(Supplied entries begins)

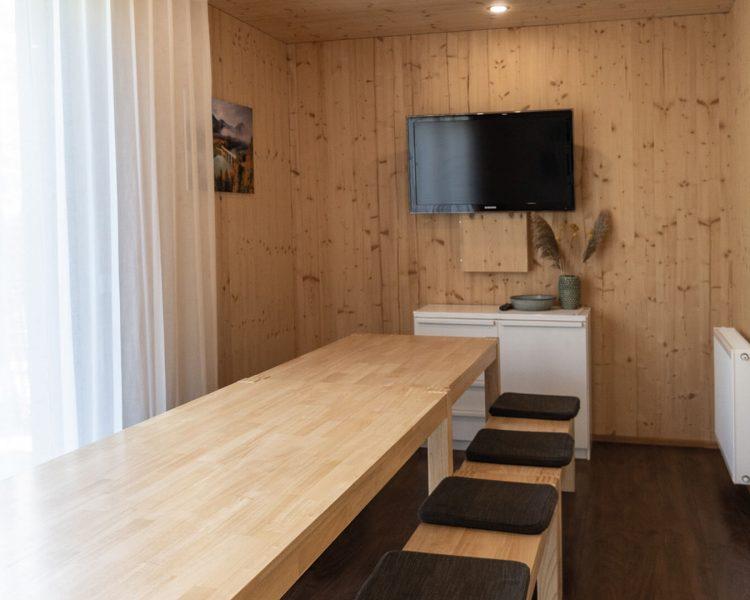 partnachlodge-2021-ferienhaus-8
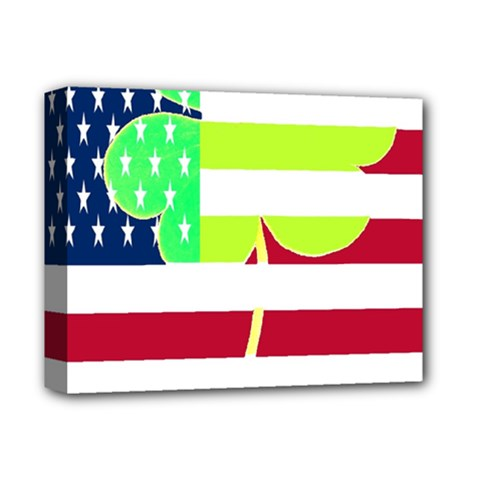 Usa Ireland American Flag Shamrock Irish Funny St Patrick Country Flag  Deluxe Canvas 14  X 11  by yoursparklingshop
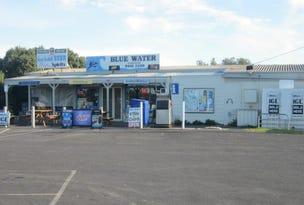 1 Joy Court, Golden Beach, Vic 3851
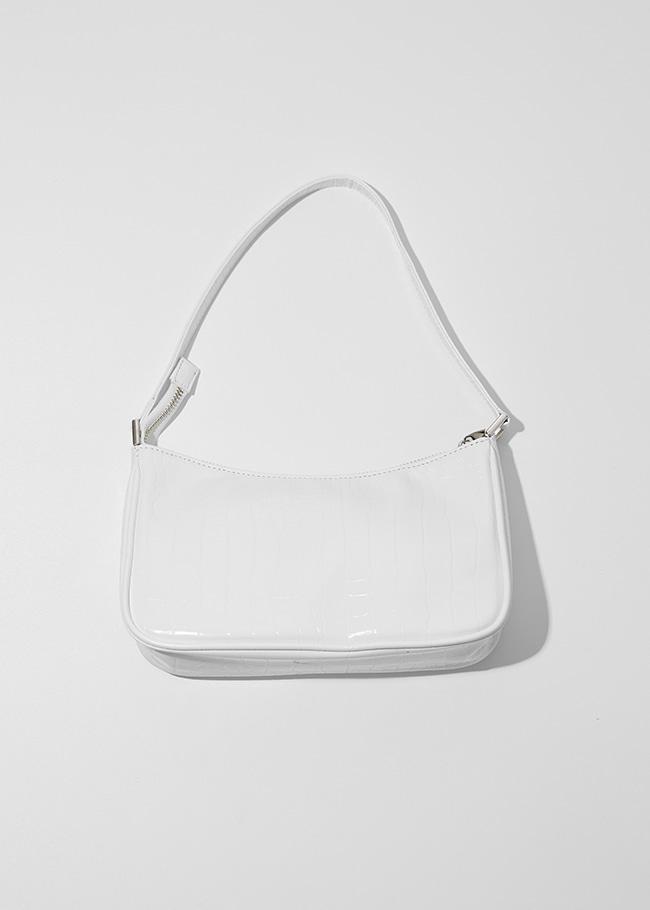 Faux Leather Mini Shoulder Bag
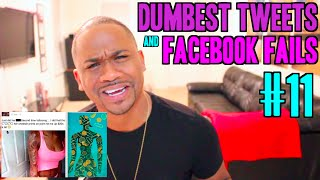 Dumbest Tweets and Facebook Fails of 2015 #11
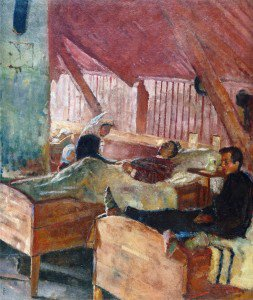 Edvard Munch - The Infirmary at Helgelandsmoen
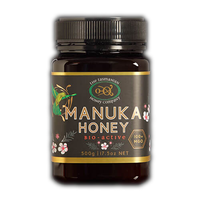 Manuka Honey Bio-Active 100+ MGO 500g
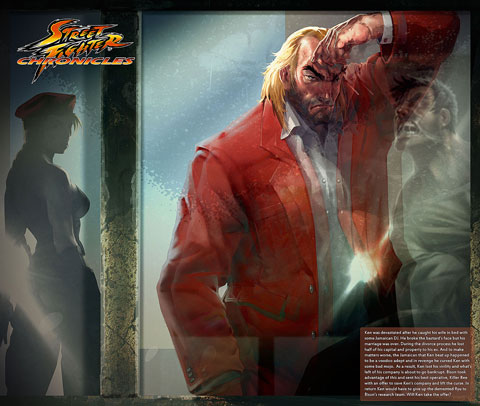 street-fighter-personnages_3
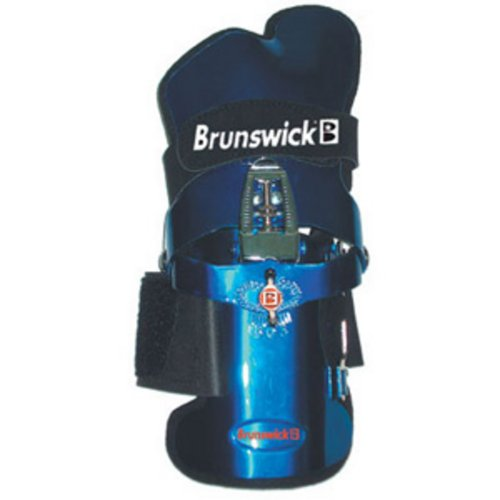 Image of the Brunswick Powrkoil Wrist Support (Blue, Right Hand, X-Large)
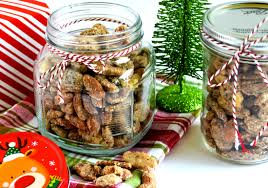christmas nuts cinnamon vanilla candied nuts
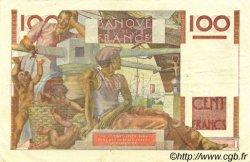 100 Francs JEUNE PAYSAN FRANCE  1948 F.28.19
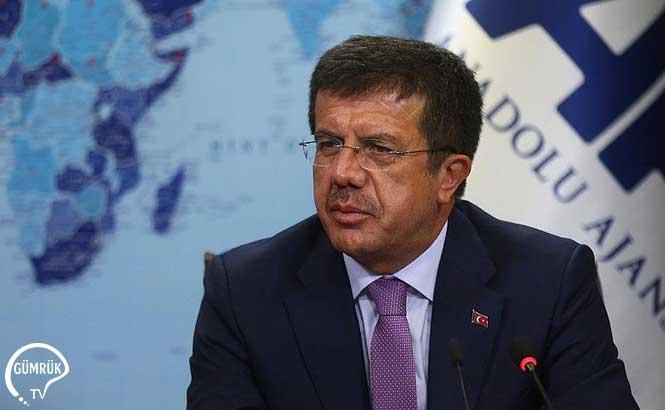 Ekonomi Bakanı Nihat Zeybekci; Çelik Artışıyla Gümrük Vergileri Sıfırlandı ve Bunun da Olumlu Sonuçları Alınmaya Başlandı
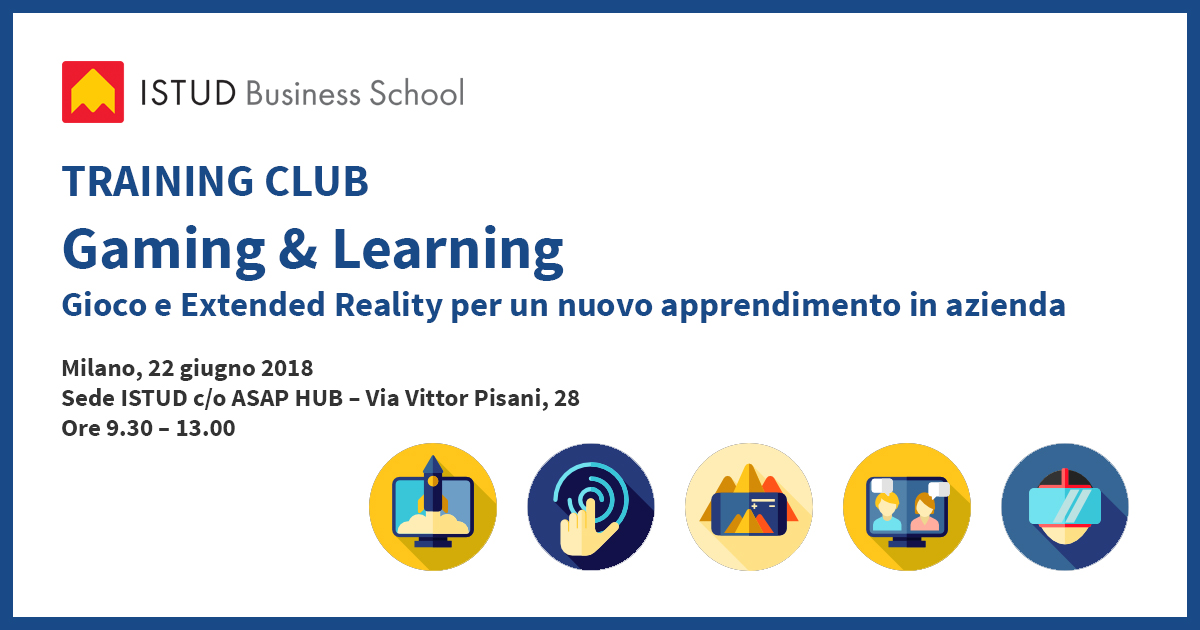 banner training club gaming e learning ISTUD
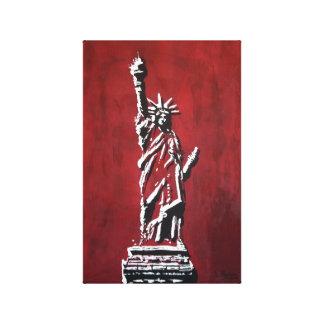 Statue of Liberty - Libertas Canvas Print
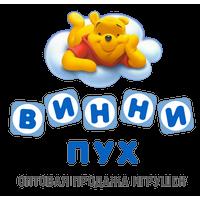 vinnioptom.ru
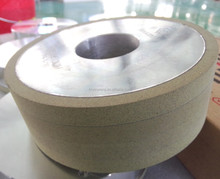 Resin bond centerless diamond grinding wheels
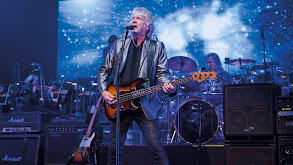 Moody Blues: Days of Future Passed Live thumbnail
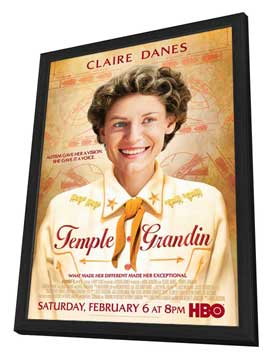Temple Grandin - 11 x 17 Movie Poster - Style A - in Deluxe Wood Frame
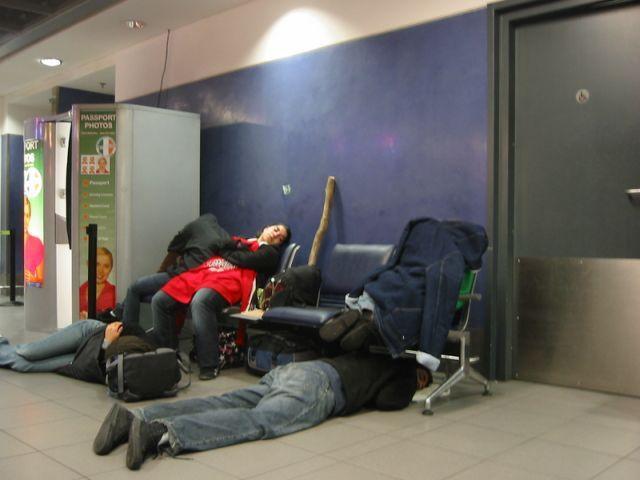 dormir-aeroport-07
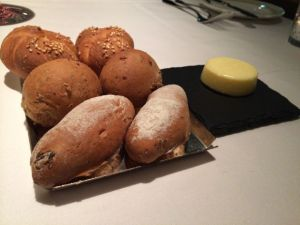 Out In Brum - Edmunds - Breads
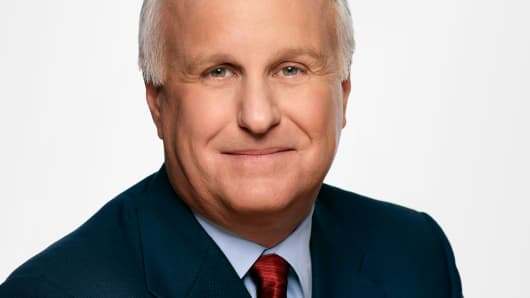 Pitney Bowes President and CEO Marc B. Lautenbach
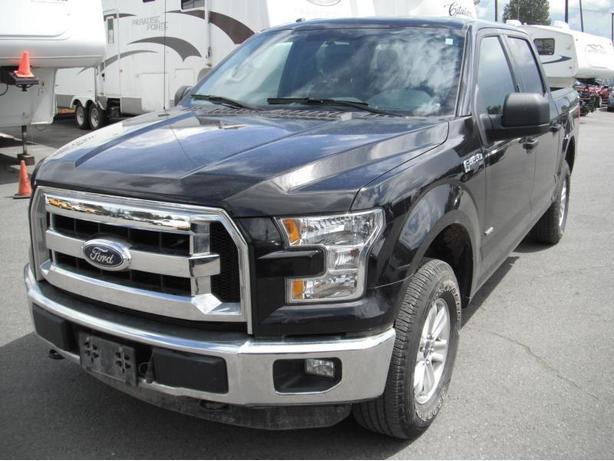 2015 Ford F-150 XLT SuperCrew Short Box 4WD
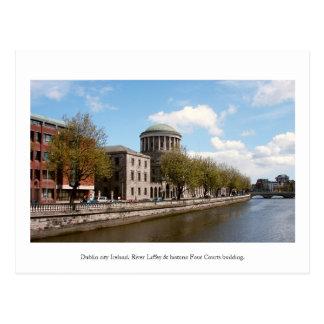 Dublin Ireland, Four Courts building Postcard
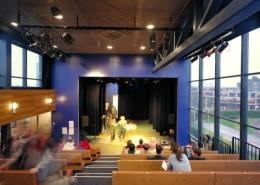 RISS_rotterdam_theater_1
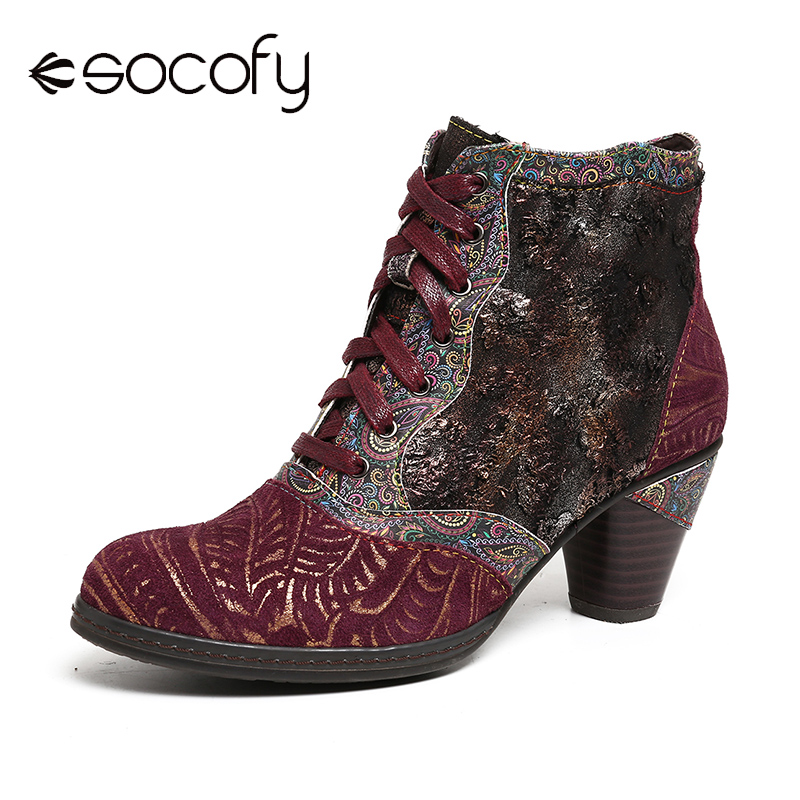 SOCOFY Retro Genuine Boots Leather Splicing Embossed Rose Lace Up Zipper High Heel Ankle Boots Women Shoes Botas Mujer 2019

(Supplied entries ends)

The response is to contain exactly the lines from the beginning of the data through the line containing "Moody Blues: Days", both ends included, and nothing else; omit the pictures.

 partnachlodge-2021-ferienhaus-8
 Usa Ireland American Flag Shamrock Irish Funny St Patrick Country Flag  Deluxe Canvas 14  X 11  by yoursparklingshop
 1 Joy Court, Golden Beach, Vic 3851
 Faux Leather Mini Shoulder Bag
 Dumbest Tweets and Facebook Fails of 2015 #11
 Edvard Munch - The Infirmary at Helgelandsmoen
 Manuka Honey Bio-Active 100+ MGO 500g
 street-fighter-personnages_3
 Image of the Brunswick Powrkoil Wrist Support (Blue, Right Hand, X-Large)
christmas nuts cinnamon vanilla candied nuts
 100 Francs JEUNE PAYSAN FRANCE  1948 F.28.19
 Ekonomi Bakanı Nihat Zeybekci; Çelik Artışıyla Gümrük Vergileri Sıfırlandı ve Bunun da Olumlu Sonuçları Alınmaya Başlandı
 banner training club gaming e learning ISTUD
 Statue of Liberty - Libertas Canvas Print
 vinnioptom.ru
 Resin bond centerless diamond grinding wheels
 Moody Blues: Days of Future Passed Live thumbnail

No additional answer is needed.